◆ SOURCE ◆
_____

Once the honeymoon destination for John and Jackie Kennedy, Acapulco is still a popular place for newlyweds celebrating their new life together. Temperatures hover in the 80s throughout the year, and the warm water is ideal for swimming and snorkeling. As if that's not enough to tempt you, the prices in Acapulco are affordable and can allow for an unforgettable honeymoon even on a tight budget. The Camino Real offers well-designed rooms overlooking the private Pichilingue Beach, as well as fine dining and a variety of activities. The hotel's convenient location allows guests to appreciate the clubs of Acapulco by night and the natural beauty of the beaches by day.
2. The Bellagio Hotel

So maybe you didn't escape to Las Vegas to elope, but who says you can't celebrate your nuptials in this hot destination? Vegas is an ideal place for newlyweds looking for an action-packed and exciting honeymoon that still allows for the option of being pampered, all for a reasonable price. The Bellagio Hotel offers fine accommodations and a fun nightlife, plus gourmet dining, stunning gardens, an elaborate pool complex, a first-class spa and even fine art on display. Las Vegas' romantic side is undeniable, and the whirlwind of available activities is sure to provide an unforgettable vacation.
3. Fairmont Chateau Lake Louise

Prefer to spend this precious time with your honey making snow angels rather than slathering on sunscreen? Situated on the edge of the glacier-fed Lake Louise, the Fairmont Chateau offers an abundance of winter sports, creating a heavenly honeymoon haven for snow bunnies. The wide variety of winter activities includes downhill and cross-country skiing, as well as snowshoeing, ice skating and even dogsledding. Guests can get pampered in the hotel's spa and then set off for a romantic sleigh ride into the wilderness. The idyllic lake setting makes the Fairmont Chateau Lake Louise a popular honeymoon spot even in the warmer months, when guests can take advantage of the resort's outdoor activities, which include horseback riding, white-water rafting and hiking
4. Amankila

Even savvy world travelers can find fresh and enchanting destinations to celebrate a new life together — it just may require some more time onboard. One such spot is tucked away on the island of Bali in Indonesia. Amankila translates to "peaceful hill," and this popular resort meets the expectations of its name. Overlooking the Lombok Strait in East Bali, the Amankila offers stunning views of the sea and a lovely 3-tiered pool. A day away from the resort promises an experience of rich culture steeped in religious tradition at one of the island's 10,000 temples
5. The St. Regis Florence

If it's romance you're looking for, a trip to Florence, Italy, guarantees starry eyes, hearty meals, amazing art and much more. Like a room with a view? Housed in a former 18th-century palace overlooking the Arno River, the St. Regis Florence is oozing with Florentine culture. Rooms are still fit for royalty, decorated with frescoes and marble. The hotel is ideally situated near the picture-worthy Duomo cathedral, the splendid Uffizi Gallery and the shops at Ponte Vecchio. This need not be the only stop on a Mediterranean adventure, and many honeymooners may choose to travel on to other Italian hot spots, such as Rome, Venice and the Amalfi Coast.

_____

[Records of questions based on scenes]
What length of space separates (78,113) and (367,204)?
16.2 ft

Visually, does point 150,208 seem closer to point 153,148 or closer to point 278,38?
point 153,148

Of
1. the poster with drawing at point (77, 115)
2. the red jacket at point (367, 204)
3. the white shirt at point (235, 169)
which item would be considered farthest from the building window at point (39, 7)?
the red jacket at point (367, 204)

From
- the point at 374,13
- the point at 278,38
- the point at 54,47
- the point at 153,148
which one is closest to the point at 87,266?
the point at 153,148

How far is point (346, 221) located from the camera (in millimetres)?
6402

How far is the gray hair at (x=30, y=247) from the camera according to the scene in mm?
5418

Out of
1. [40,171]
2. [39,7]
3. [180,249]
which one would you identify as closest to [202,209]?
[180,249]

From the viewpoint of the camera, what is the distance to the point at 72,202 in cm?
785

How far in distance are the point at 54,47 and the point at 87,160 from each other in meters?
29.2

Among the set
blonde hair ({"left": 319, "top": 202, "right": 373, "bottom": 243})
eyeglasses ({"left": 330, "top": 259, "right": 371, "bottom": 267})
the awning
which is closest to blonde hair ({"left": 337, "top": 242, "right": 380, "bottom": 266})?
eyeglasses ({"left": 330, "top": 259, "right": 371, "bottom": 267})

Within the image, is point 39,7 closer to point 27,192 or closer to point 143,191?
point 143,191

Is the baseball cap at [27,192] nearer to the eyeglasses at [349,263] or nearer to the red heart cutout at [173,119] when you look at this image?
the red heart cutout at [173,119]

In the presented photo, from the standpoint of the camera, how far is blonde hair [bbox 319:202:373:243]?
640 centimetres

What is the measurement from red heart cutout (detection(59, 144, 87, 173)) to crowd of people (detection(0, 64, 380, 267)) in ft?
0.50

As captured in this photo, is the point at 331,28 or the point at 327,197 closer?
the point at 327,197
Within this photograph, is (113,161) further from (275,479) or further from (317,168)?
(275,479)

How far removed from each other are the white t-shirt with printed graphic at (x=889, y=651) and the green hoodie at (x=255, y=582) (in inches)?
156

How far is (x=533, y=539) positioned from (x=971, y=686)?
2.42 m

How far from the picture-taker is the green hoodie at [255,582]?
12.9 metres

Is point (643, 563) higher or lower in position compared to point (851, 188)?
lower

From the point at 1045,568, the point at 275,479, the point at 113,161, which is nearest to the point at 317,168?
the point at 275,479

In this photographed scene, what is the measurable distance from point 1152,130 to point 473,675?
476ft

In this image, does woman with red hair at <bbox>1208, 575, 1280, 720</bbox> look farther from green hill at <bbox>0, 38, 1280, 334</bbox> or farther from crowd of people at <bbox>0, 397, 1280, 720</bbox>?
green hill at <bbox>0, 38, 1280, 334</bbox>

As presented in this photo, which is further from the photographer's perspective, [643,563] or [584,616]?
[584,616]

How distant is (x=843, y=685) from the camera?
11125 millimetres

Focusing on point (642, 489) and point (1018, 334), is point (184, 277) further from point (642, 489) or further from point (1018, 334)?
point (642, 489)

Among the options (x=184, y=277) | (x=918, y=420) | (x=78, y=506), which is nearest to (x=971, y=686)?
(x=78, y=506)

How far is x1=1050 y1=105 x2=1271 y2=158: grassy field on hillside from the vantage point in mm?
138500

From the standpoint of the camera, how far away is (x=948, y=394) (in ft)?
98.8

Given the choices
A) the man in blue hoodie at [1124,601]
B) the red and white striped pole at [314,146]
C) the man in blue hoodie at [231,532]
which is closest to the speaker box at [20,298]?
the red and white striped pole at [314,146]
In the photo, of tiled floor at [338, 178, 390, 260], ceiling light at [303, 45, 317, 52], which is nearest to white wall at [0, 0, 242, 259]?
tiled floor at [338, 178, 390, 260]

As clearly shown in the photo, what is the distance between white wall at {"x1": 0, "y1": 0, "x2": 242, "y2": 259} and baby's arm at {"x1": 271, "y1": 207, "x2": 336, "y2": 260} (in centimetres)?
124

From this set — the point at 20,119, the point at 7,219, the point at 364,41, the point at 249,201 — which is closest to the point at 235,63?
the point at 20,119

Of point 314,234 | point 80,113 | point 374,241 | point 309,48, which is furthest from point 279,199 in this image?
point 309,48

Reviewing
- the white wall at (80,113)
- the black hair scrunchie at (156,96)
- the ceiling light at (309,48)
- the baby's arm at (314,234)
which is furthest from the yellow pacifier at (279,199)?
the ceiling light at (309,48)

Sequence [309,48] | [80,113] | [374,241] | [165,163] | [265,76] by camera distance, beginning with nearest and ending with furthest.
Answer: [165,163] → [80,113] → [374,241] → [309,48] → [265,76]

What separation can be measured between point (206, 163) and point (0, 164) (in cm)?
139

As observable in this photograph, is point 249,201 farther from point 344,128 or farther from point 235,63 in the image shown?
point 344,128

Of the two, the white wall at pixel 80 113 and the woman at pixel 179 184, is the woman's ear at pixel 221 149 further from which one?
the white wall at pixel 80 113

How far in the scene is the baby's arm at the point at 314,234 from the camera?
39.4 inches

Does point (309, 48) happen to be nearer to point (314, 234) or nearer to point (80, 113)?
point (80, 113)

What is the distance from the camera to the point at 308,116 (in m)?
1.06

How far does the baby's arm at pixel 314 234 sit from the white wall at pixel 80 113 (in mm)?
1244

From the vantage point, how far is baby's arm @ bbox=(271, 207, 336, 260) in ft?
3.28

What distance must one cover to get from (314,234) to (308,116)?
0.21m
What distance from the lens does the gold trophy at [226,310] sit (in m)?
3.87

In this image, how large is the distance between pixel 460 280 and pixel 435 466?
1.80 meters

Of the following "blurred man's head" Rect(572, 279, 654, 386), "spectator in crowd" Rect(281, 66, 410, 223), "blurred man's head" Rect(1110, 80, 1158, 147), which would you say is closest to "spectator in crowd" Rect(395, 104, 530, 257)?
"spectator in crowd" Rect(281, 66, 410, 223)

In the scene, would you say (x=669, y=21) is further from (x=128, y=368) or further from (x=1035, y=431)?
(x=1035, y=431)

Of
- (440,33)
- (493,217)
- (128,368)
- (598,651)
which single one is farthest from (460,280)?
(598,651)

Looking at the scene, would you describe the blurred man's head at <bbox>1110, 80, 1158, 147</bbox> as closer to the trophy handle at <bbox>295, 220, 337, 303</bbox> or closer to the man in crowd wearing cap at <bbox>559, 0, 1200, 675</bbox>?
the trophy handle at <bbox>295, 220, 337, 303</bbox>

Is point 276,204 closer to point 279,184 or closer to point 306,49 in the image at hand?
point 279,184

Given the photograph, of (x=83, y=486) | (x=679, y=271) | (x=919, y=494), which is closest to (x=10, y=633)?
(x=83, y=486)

_____

◆ EXERCISE REQUIREMENTS ◆
a – Duplicate everything in the honeymoon destinations text from "If it's romance" down to "the Amalfi Coast.".
b – Finish out the next part of the honeymoon destinations text, picking up from where it stops.

◆ RESPONSES TO THE TASKS ◆
a –
If it's romance you're looking for, a trip to Florence, Italy, guarantees starry eyes, hearty meals, amazing art and much more. Like a room with a view? Housed in a former 18th-century palace overlooking the Arno River, the St. Regis Florence is oozing with Florentine culture. Rooms are still fit for royalty, decorated with frescoes and marble. The hotel is ideally situated near the picture-worthy Duomo cathedral, the splendid Uffizi Gallery and the shops at Ponte Vecchio. This need not be the only stop on a Mediterranean adventure, and many honeymooners may choose to travel on to other Italian hot spots, such as Rome, Venice and the Amalfi Coast.

b –
6. Caneel Bay Resort

Located in the 5,000-acre Virgin Islands National Park, Caneel Bay Resort is surrounded by 7 beaches and offers a wide range of pampering and activities. A visit to Honeymoon Beach is a must for all lovebirds. Some rooms have ocean views and patios that open right onto the beach, while the resort's most extravagant lodging option is a private cottage. Daytime entertainment includes relaxing on the beach, scuba diving, kayaking and taking yoga-for-2 classes. The food is top-notch, and the Beach Terrace offers the highly praised grand buffet on Monday nights
7. Hilton Bora Bora Nui Resort & Spa

Nestled on a powder-white beach and a crystal-blue lagoon, Hilton Bora Bora Nui Resort & Spa invites newlyweds to revel in post-wedding privacy in bungalows perched above the water on high stilts. Take a romantic dip or snorkel anytime right from the swimming platform. And with full views of the lagoon, you can catch a surreal sunrise without leaving your room. Couples can relax and be pampered at the resort’s Hina Spa, which overlooks the lagoon with breathtaking panoramic views.

Check out the full and original blog here:

Written by: Valerie Conners

Don't Ignore Your 30th Birthday

Turning 30 is a dreadful moment for most adults. You’re no longer in your twenties but that doesn’t mean you can’t have fun. No one can change how you feel about your 30th birthday, but you can! So here are some ways you can celebrate it to make this birthday experience a bit less miserable.

When you turn 30 and start thinking about everything you haven’t accomplished, stop yourself and think about everything you have accomplished and what you still wish to accomplish. Everyone has a bucket list and whether it be skydiving, traveling, buying that car or handbag you’ve always wanted, just do it. Your 30th birthday should be about reflection and change.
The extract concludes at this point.